27 Şubat 2016 Cumartesi
Bu gece Adonis'i dinleyelim.
"...
Kimse cesaret edemez bu suya dokunmaya,-
Anlam ormanlarının tutuştuğu bir su:
Dediler ki:
Suyun her noktasına,
bir kelime ektik.
Dediler ki:
Acılarımızı ve düşlerimizi
testilere koyduk ve yıllanmaya bıraktık.
Dediler ki:
Göğün kapıları isteyene mahsus,
bizim işimizse yerde.
Dediler ki:
Uyurken haykırıyorduk biz,
kirpiklerimize kazımak için
gerçeğin adımlarımızdan başka bir şey olmadığını.
Dediler ki:
İşte kelimeler-
Ayaklarına giyiyorlar
zümrütten yakuttan pabuçlar,
göğün kapılarına gözcü oturuyorlar.
..."
* Adonis, Ölü Deniz Metinleri İçin Başka Bir Yorum Konçertosu
24 Şubat 2016 Çarşamba
Gece gece bir baykuş tünedi kalbime, kucağımda bir tavus kuşu, altımda uçan halı, Kaf Dağı'nın bulutlu aklına doğru yol alıyoruz. Baykuş, "Bir kadın" diyor, "kucağında asla bir tavus kuşu taşımamalı, uğursuzluktur." Neden uğursuzluk olsunmuş? Dünya bir tavus kuşunun tüyünden düşmedi mi güneşin bereketli tarlasına? Başını iki yana bezginlikle sallıyor baykuş. Nihayet varıyoruz, bir bulutun şişkin karnına giriyoruz birlikte. Kucağımdan atlayıp kuyruğunu açıyor tavus kuşu: "Her kadın kollarını böylesine rengarenk bir yaşama açmalı. Siz baykuşlar nesneyi ve her canlıyı bakışlarınızla didiklemekten başka şey bilmezsiniz. Aklınız fikriniz neyin ve kimin düşman olduğunu bulmakta. Oysa bizler güne, geceye, suya ve seslere şiirler söyleriz. Düşmanlarımızı değil dostlarımızı ararız. " "Laf! Bizi şu aptal dağa kadar sürükleyen de sendin öyleyse!"
* Baykuş resmi, Emirhan Candan'a aittir.
* Baykuş resmi, Emirhan Candan'a aittir.

**Çıkarılan Kayıtlar**:
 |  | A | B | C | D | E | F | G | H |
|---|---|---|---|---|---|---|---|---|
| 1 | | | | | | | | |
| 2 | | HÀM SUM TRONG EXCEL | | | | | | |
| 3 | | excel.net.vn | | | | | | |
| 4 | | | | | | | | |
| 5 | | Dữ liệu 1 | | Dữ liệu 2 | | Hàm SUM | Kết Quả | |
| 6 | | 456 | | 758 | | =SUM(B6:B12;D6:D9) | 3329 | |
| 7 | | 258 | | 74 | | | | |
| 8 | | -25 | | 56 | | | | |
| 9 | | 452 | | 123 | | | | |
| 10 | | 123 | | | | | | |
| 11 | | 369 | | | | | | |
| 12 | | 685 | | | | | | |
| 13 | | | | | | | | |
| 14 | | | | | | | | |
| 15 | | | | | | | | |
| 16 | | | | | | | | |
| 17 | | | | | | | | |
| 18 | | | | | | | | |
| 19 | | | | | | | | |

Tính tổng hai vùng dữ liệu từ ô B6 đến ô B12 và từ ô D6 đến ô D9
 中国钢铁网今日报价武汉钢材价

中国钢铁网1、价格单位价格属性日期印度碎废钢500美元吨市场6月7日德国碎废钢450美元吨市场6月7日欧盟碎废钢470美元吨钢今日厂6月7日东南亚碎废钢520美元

**Görev Yönergesi**:
Alıştırma metnini, son satırın ardından gelecek bölümü yazarak sürdürün.

**Cevap Alanı**:
Bozkıra bahar indi. Ilık ve taze toprak. Biraz eşelesen toprağı, dipdiri solucanlar gülümseyerek ve kıvrılarak bir selam gönderecek sanki. Taşlarda kardelen kokusu kalmış, yabani kekiklerin yeşereceği günleri iple çekiyoruz. Sular iyice yükselmeden paçalarımızı sıyırıp suyu soğuk derenin bir yakasından diğer yakasına ayakkabılarımız ellerimizde geçmeliyiz. Ferah rüzgarlar dolmalı göğsümüze.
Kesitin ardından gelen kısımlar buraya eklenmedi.